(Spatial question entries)
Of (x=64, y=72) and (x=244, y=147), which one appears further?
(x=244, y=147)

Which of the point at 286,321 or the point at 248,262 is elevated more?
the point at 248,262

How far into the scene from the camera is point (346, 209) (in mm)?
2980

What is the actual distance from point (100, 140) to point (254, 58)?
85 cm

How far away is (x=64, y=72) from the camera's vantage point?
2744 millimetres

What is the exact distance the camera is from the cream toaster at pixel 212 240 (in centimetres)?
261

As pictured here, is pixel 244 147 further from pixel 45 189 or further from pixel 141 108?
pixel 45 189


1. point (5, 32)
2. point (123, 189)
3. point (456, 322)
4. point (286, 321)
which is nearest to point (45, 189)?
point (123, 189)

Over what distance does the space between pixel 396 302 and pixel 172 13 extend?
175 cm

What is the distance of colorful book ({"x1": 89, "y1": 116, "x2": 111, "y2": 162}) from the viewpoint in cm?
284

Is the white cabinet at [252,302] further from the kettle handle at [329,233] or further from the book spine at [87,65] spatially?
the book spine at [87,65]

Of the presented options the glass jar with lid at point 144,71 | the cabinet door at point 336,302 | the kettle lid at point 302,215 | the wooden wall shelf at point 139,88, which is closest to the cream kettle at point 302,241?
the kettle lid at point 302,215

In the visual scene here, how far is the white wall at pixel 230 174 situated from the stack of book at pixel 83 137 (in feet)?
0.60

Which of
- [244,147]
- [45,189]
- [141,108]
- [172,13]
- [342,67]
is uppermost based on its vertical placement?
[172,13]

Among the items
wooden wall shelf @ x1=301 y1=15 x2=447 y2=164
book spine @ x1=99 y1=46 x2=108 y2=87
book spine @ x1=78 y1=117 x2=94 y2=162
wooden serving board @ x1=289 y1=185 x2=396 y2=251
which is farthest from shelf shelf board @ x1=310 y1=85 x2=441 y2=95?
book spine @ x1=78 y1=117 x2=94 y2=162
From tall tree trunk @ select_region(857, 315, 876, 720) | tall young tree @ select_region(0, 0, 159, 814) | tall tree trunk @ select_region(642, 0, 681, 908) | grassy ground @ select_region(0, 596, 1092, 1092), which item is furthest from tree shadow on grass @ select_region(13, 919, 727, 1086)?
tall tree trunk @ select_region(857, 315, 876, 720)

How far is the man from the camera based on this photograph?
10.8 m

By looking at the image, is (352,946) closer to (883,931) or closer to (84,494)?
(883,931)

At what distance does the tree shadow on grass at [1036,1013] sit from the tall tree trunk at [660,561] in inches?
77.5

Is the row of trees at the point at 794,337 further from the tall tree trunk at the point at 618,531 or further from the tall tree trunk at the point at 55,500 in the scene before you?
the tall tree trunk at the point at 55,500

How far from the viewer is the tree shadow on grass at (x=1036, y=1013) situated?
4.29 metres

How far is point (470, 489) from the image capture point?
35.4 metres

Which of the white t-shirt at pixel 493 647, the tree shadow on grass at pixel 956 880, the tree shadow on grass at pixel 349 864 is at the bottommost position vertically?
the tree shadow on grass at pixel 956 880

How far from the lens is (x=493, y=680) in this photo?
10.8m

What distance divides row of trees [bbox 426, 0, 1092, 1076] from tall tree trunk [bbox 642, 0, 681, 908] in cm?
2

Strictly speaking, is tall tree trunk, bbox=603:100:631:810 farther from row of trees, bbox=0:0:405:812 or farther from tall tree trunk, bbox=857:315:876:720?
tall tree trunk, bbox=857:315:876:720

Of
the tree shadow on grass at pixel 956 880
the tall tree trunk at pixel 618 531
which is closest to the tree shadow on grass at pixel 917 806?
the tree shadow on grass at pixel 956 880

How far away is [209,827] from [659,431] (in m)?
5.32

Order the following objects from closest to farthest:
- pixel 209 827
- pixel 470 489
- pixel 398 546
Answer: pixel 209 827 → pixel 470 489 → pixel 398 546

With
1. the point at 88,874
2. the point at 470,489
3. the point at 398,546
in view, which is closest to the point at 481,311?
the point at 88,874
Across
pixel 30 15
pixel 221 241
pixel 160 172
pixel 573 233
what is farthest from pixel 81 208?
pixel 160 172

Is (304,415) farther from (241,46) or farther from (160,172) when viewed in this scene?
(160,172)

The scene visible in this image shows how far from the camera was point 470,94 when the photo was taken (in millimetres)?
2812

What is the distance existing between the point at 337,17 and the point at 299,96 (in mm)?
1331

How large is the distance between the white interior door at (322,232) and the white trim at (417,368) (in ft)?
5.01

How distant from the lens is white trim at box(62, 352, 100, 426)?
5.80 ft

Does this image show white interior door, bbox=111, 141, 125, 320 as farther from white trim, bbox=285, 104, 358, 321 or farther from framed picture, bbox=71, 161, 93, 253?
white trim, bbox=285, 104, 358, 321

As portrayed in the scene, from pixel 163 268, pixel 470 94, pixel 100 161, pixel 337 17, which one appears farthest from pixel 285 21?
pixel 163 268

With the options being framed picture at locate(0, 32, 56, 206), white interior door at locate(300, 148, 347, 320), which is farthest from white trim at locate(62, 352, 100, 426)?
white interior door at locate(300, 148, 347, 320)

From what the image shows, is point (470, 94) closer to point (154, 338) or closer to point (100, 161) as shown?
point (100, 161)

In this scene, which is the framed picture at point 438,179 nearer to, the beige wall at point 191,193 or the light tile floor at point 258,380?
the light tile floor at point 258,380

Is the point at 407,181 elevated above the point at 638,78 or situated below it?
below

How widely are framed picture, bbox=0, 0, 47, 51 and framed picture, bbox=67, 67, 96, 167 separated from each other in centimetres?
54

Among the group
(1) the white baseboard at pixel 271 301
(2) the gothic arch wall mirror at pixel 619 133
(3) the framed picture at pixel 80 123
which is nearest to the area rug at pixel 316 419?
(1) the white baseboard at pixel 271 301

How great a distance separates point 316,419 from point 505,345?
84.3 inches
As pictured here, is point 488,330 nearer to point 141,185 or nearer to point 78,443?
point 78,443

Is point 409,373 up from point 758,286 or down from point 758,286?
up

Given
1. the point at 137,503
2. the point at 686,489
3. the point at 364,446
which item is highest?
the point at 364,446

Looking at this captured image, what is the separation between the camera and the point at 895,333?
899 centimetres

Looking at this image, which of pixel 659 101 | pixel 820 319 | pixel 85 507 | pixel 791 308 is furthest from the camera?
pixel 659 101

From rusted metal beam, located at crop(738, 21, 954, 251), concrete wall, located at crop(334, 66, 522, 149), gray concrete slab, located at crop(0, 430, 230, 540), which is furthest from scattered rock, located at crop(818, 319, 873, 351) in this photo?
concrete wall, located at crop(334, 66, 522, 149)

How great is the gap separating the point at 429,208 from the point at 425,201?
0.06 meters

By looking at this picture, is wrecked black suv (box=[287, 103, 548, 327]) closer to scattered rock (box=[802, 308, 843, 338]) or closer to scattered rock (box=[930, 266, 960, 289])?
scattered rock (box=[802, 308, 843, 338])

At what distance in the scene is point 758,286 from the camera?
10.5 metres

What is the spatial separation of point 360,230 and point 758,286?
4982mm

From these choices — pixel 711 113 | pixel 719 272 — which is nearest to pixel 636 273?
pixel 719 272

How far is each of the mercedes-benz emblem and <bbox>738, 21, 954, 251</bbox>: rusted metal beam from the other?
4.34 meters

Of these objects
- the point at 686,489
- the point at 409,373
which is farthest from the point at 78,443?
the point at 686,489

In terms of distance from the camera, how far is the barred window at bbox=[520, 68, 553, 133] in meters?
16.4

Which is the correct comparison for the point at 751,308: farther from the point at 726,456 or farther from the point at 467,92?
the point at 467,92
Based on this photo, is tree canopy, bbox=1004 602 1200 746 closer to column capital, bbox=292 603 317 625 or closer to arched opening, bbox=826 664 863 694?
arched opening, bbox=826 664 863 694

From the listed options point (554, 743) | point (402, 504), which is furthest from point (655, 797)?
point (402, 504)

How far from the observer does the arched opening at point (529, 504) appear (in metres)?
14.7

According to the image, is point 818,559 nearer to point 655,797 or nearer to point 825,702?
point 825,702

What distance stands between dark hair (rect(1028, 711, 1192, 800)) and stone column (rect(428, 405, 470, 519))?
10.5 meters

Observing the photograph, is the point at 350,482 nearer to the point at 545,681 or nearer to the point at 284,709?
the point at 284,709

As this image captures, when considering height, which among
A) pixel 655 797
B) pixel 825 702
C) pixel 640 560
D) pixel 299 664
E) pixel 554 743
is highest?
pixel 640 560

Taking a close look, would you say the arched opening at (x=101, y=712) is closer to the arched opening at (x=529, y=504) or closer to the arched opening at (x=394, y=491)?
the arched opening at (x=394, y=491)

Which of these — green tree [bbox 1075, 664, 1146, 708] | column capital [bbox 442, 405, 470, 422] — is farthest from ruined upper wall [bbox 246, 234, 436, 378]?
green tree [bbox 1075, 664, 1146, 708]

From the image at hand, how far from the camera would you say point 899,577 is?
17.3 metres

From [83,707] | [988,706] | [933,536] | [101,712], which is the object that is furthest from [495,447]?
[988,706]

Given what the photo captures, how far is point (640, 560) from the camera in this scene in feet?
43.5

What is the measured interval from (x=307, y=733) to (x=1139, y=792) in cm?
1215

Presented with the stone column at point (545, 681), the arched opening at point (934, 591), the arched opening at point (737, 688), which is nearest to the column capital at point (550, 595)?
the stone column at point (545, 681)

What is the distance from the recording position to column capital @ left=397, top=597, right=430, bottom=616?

### INSTRUCTIONS FOR THE TASK
Identify each line of the material that contains the word "metal" and copy those lines in full. Case matters when matching.

### FINAL ANSWER
From rusted metal beam, located at crop(738, 21, 954, 251), concrete wall, located at crop(334, 66, 522, 149), gray concrete slab, located at crop(0, 430, 230, 540), which is furthest from scattered rock, located at crop(818, 319, 873, 351) in this photo?
How far is each of the mercedes-benz emblem and <bbox>738, 21, 954, 251</bbox>: rusted metal beam from the other?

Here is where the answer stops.